**DATA EXTRACT**
"""
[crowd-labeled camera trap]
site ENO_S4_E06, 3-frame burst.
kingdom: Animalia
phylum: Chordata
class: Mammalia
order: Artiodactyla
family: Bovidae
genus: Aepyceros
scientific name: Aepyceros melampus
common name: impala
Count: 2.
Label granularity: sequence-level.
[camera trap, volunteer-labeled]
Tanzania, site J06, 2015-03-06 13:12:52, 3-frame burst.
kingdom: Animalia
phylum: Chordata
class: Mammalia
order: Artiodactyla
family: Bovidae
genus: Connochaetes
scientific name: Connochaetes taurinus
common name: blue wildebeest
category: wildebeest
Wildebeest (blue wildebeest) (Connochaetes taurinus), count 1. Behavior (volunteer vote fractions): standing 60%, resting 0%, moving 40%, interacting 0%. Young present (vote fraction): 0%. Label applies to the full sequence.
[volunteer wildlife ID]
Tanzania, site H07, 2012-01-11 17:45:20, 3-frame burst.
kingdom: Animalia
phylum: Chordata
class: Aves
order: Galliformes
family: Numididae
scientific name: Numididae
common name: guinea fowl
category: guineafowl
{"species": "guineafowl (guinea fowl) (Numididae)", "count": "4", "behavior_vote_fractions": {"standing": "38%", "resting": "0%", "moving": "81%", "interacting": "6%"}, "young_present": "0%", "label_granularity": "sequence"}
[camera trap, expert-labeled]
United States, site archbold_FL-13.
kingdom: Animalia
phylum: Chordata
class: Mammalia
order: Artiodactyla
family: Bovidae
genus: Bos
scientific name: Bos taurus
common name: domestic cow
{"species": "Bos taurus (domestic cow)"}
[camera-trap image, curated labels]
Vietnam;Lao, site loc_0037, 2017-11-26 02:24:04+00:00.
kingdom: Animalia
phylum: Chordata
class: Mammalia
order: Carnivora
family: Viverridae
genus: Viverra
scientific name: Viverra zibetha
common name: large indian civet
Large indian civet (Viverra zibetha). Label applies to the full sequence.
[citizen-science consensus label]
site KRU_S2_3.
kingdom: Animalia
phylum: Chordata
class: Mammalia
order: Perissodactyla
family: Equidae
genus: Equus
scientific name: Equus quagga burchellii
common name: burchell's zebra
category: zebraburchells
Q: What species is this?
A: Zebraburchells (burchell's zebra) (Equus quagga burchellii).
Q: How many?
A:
"""
Copy every line above that includes the string "burst".

site ENO_S4_E06, 3-frame burst.
Tanzania, site J06, 2015-03-06 13:12:52, 3-frame burst.
Tanzania, site H07, 2012-01-11 17:45:20, 3-frame burst.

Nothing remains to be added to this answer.